Whether you are an experienced gardener or new to the game, we will give you a step-by-step guide to sowing those seeds!


Growing pots, containers and/or trays

Good High-Quality potting mix

Watering can with a fine rose

A cover for your seedlings

e.g.  Newspaper, glass, Transparent lid.

 Let’s get sowing! –

  1. Ensure your sowing containers are new, clean, or sterilised
  2. Before planting the seeds, fill trays and pots almost completely with seed compost.
  3. Water the compost using a watering can with a fine rose. This will avoid any disturbance of the seeds after they’ve been planted


Tip – Use tap water as this helps reduce infection.

The seed packet will tell you how deep the seeds need to be sown, but generally seeds need to be planted 1 ½ times deep as they are in size


Tip – Sow seeds sparingly to make pricking out easier later

Cover the seeds lightly with compost

Cover tray with a piece of glass, sheet of newspaper or a purpose transparent lid until seeds start to germinate

Ongoing watering: water from above (using a watering can with fine rose), try to avoid getting the seedlings wet. You can also water from below by standing pots in a tray and pouring water into the tray for the soil to soak up.


Tip – Remember to write labels with variety and date planted so you don’t forget

To have a longer season of fresh produce practice ‘successional sowing’.  This is where you sow a small amount of your chosen salad or vegetable seed every few weeks.

Pricking out/ Potting on

Once seedling have produced their second set of leave (On average – 4 to 5 weeks after sowing) they should be large enough to pot on. This allows your seeds to continue growing in their very own pots and prevents diseases such as ‘damping off’.

Let’s Pot on! –

  • Have the new pot clean and ready to transplant in to – Fill your container with quality all-purpose potting mix
  • Holding on to one of the lower leaves, work the seedlings out of their former pot.

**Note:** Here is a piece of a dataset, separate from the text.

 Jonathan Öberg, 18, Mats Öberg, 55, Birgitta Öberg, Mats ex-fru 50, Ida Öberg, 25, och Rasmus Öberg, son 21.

Tip. Never handle your seedlings by the stems as they are delicate and will bruise easily

  • Very gently tease the roots apart so as not to damage them
  • Use a dibber, pencil or even just your finger to make a hole in the new compost.
  • Carefully tuck the roots down in to the hole and gently press the soil in around it to firm the seedlings in

Tip – Deep Transplanting will secure the seedlings in place

  • Water with a fine rose and you are finished transplanting!

Hardening off

Once your seeds are ready for the great outdoors its time to gently acclimatise them to their future environment. You generally want to stick to this process for around two to three weeks before planting outdoors as this will give them their best chance.

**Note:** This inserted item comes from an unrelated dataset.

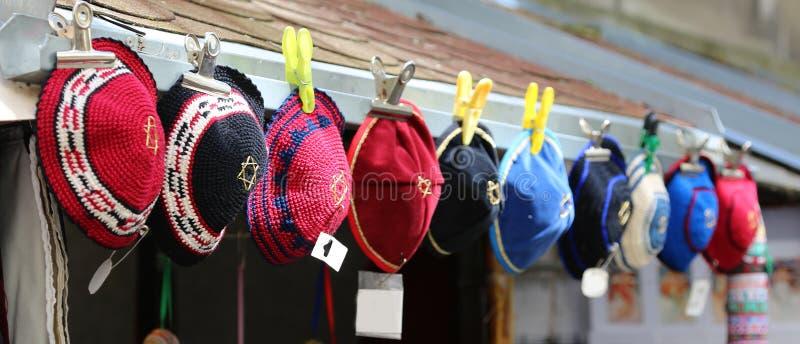 Os chapéus coloridos típicos dos judeus chamaram kippahs foto de stock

Remember – Seedlings in warmer conditions should be allowed longer to harden off. Those raised in heated glasshouses should be moved to cold one or cold frame if available.

Time to toughen up –

  • In their first week place your trays and pots in a sheltered position ensuring your seedlings aren’t at risk of harsh winds or direct sunlight. Do this only for a few hours during daylight hours. Don’t leave them out all day/ night.


Tip – Cover with fleece in their first few weeks to prevent temperature shocks.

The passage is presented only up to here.